→ **Volets de l'exercice**
A) D'après le texte sur l'anxiété liée à la déclaration d'impôts, quel est le premier réflexe indispensable à adopter ?
B) Prolongez le texte sur l'anxiété face à la déclaration d'impôts en reprenant après sa dernière phrase.

Or, cette anxiété ne concerne pas tout le monde, puisque de nombreux chanceux se lancent bravement dans leur courrier, le rythme cardiaque neutre et sans la moindre inquiétude: «Certaines personnes sont privilégiées pour remplir leur déclaration d'impôts, parce qu’elles maitrisent les codes pour comprendre ce système, parce qu’elles peuvent avoir recours à une fiduciaire ou parce qu’elles ont la capacité de comprendre et suivre ce qui est demandé facilement, poursuit Paul Jenny. Ce n’est de loin pas le cas de tout le monde. Les populations précarisées ou atteintes dans leur santé, moins instruites au système fiscal, sont, elles aussi, plus sujettes à voir augmenter leur degré d’anxiété et la tendance à procrastiner.»
Si le moment fatidique de la déclaration d'impôts vous évoque une véritable souffrance ou menace de gâcher votre journée, voici cinq idées pour gravir votre montagne de paperasse sans (trop) pâlir.
Éviter de s'auto-flageller
Puisque le processus s'apparente à un trigger considérable pour nos insécurités, le premier réflexe indispensable est de se montrer indulgent avec soi-même: «Je pense qu’il est tout à fait normal de ne pas savoir comment s’y prendre, rassure Paul Jenny. Ce qui peut être logique et cohérent pour une personne avertie ou baignant dans ce système ne l’est pas pour autant pour les autres.» Notre expert rappelle en effet que nous bénéficions généralement d'un accompagnement, lorsque nous réalisons l'apprentissage d'une nouvelle compétence: plus cet accompagnement est soutenu, présent, bienveillant, plus l’autonomie peut se développer. Dans le cas de la paperasse et des impôts, ce soutien n'est pas toujours garanti, selon l'éducation et le cursus scolaire.

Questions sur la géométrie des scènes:
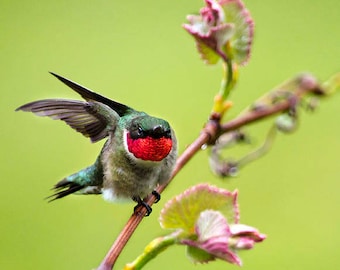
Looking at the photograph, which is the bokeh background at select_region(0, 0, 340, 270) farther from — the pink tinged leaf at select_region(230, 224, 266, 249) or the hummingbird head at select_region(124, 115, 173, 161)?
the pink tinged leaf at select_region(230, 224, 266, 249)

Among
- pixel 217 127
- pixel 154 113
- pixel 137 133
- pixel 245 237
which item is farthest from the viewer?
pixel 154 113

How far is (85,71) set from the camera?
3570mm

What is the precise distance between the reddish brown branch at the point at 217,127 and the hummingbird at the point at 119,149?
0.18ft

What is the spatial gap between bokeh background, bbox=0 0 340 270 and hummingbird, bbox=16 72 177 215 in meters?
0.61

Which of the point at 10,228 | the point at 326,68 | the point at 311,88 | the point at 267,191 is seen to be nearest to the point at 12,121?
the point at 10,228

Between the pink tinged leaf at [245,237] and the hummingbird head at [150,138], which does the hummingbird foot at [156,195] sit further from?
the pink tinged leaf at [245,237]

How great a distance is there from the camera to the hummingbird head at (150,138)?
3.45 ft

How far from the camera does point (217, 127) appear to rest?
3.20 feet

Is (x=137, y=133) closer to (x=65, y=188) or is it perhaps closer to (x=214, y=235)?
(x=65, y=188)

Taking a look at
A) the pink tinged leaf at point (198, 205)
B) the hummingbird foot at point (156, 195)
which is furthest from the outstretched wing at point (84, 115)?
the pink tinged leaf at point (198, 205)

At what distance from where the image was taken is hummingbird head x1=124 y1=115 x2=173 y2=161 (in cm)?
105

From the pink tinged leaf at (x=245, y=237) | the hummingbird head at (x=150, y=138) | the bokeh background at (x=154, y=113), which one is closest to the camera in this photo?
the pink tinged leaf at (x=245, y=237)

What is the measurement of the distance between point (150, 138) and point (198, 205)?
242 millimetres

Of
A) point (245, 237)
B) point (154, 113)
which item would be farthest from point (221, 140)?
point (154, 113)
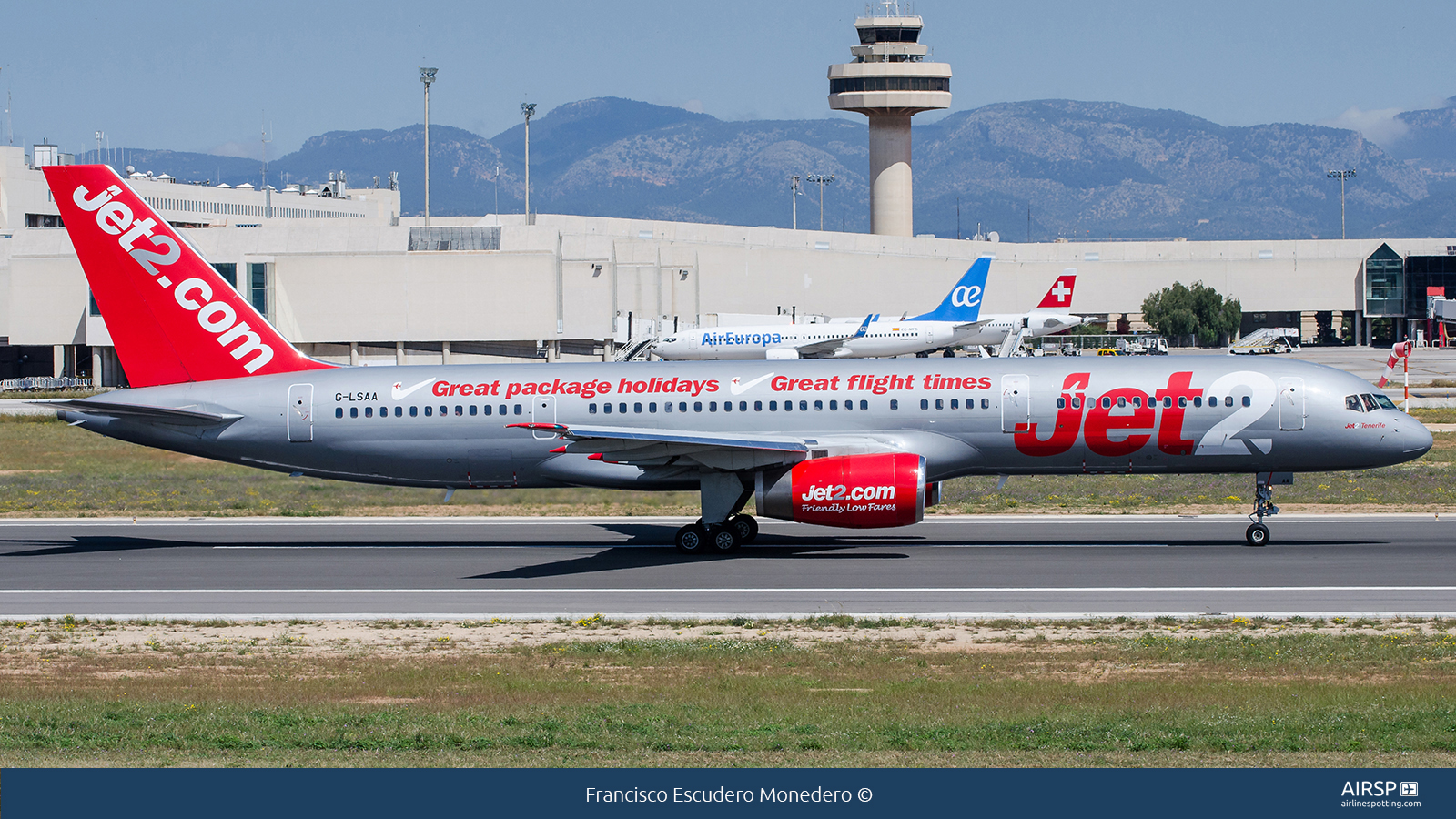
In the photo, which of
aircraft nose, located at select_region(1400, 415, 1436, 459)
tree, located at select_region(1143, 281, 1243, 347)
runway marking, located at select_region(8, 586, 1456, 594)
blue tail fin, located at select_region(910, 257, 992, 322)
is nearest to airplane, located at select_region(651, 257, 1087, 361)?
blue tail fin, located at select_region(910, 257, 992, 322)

...

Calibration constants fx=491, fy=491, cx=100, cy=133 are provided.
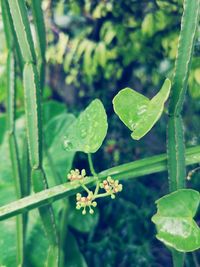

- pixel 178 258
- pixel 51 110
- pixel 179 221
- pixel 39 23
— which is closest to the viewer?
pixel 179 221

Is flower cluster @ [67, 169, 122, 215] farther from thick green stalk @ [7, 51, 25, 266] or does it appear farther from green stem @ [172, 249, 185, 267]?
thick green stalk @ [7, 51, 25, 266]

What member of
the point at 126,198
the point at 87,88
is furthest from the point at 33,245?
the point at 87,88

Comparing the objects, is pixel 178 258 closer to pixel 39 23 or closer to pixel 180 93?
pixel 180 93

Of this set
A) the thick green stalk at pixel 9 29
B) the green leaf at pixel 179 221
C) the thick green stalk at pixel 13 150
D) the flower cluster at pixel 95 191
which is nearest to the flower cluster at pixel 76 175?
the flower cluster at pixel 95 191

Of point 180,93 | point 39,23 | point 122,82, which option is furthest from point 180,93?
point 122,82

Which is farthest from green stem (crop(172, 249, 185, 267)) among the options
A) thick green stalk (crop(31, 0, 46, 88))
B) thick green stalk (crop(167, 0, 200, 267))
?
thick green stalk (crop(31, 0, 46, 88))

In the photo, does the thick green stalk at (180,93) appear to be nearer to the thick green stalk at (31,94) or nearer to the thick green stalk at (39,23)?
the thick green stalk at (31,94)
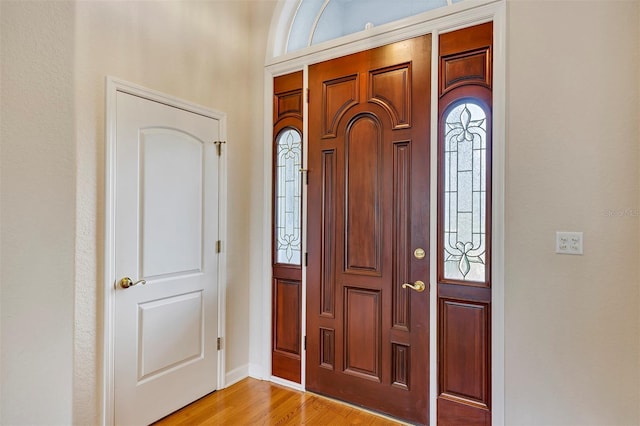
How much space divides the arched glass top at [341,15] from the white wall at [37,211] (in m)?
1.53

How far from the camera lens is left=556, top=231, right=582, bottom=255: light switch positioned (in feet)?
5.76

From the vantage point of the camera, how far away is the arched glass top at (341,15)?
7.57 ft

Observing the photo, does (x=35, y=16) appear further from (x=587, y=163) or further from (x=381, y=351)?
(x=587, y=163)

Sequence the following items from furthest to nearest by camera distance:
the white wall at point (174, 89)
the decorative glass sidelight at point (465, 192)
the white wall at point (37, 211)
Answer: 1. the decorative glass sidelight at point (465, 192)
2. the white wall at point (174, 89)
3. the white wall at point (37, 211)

→ **Réponses attendues**
A) Se montrer indulgent avec soi-même.

B)
«Cela ne signifie pas qu'il faut toujours bénéficier de l’aide de quelqu’un mais si celle-ci n’a pas été présente à un moment déterminant du développement de l’individu pour apporter le support nécessaire, il peut s’avérer très difficile d’y parvenir avec un sentiment de sécurité et d’efficacité personnelle», ajoute le psychothérapeute.
Se confronter à la paperasse
Les personnes concernées par l'anxiété le savent: on a beau fuir à toutes jambes, nos sources de peur courent plus vite que nous: «Si l’anxiété augmente, une réaction compensatoire va consister à éviter la source de l’inconfort, c'est-à-dire le fait de remplir sa déclaration d’impôt, explique Paul Jenny. Or, bien que ce mécanisme soulage temporairement le désagrément causé, il va renforcer l’anxiété. Plus on évite la source de l’inconfort, plus l’anxiété augmente, plus l’évitement se renforce et ainsi de suite... C’est un cercle vicieux qu’il faut pouvoir interrompre pour se désensibiliser petit-à-petit de ce qui génère la réaction anxieuse.»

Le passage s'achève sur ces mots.